Investigating the Relationship Between Debiasing and Artifact Removal using Saliency Maps
Lukasz Sztukiewicz, Ignacy Stępka, Michał Wiliński, Jerzy Stefanowski
TL;DR
Addressing bias in computer-vision models, the paper investigates how debiasing interacts with artifact removal by analyzing saliency maps around protected attributes. It introduces four ROI-focused metrics—$RRF$, $ADR$, $DIF$, and $RDDT$—and evaluates post-hoc debiasing methods (ThrOpt, ZhangAL, SavaniAFT) and ClArC artifact-removal variants using saliency explanations from $LRP$ and $IG$. The results show that successful debiasing tends to redirect saliency away from protected-attribute regions and that artifact-removal techniques can also improve fairness, indicating a bidirectional relationship between debiasing and artifact removal.
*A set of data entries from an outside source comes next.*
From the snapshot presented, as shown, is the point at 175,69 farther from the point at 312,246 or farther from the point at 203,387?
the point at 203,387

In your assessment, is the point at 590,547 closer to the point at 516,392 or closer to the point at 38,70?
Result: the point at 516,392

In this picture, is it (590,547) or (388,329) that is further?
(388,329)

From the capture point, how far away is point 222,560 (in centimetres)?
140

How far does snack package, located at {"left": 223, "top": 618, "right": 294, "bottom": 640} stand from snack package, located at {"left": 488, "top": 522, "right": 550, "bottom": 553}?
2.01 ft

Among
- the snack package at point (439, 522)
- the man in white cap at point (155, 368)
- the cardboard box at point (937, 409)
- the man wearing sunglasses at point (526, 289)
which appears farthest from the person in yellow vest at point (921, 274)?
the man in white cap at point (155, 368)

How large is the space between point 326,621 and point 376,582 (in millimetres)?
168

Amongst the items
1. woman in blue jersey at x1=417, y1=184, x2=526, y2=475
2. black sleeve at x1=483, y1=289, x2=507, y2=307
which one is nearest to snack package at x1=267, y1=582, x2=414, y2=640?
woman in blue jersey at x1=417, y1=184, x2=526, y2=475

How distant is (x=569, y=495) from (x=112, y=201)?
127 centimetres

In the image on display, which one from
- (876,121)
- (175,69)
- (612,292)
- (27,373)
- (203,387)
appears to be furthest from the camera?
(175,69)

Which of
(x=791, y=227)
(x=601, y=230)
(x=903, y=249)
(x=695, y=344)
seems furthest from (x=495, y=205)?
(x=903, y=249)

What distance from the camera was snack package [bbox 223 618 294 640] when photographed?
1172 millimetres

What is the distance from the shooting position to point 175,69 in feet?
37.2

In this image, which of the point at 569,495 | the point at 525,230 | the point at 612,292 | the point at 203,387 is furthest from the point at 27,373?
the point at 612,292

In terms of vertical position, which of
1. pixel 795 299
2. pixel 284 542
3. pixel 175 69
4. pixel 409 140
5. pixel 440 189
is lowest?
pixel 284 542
The work provides a practical framework for evaluating fairness interventions and demonstrates reproducibility through an open-source DetoxAI-based workflow, with potential implications for integrating artifact-removal strategies into fairness pipelines.
Abstract
The widespread adoption of machine learning systems has raised critical concerns about fairness and bias, making mitigating harmful biases essential for AI development. In this paper, we investigate the relationship between debiasing and removing artifacts in neural networks for computer vision tasks. First, we introduce a set of novel XAI-based metrics that analyze saliency maps to assess shifts in a model's decision-making process. Then, we demonstrate that successful debiasing methods systematically redirect model focus away from protected attributes. Finally, we show that techniques originally developed for artifact removal can be effectively repurposed for improving fairness. These findings provide evidence for the existence of a bidirectional connection between ensuring fairness and removing artifacts corresponding to protected attributes.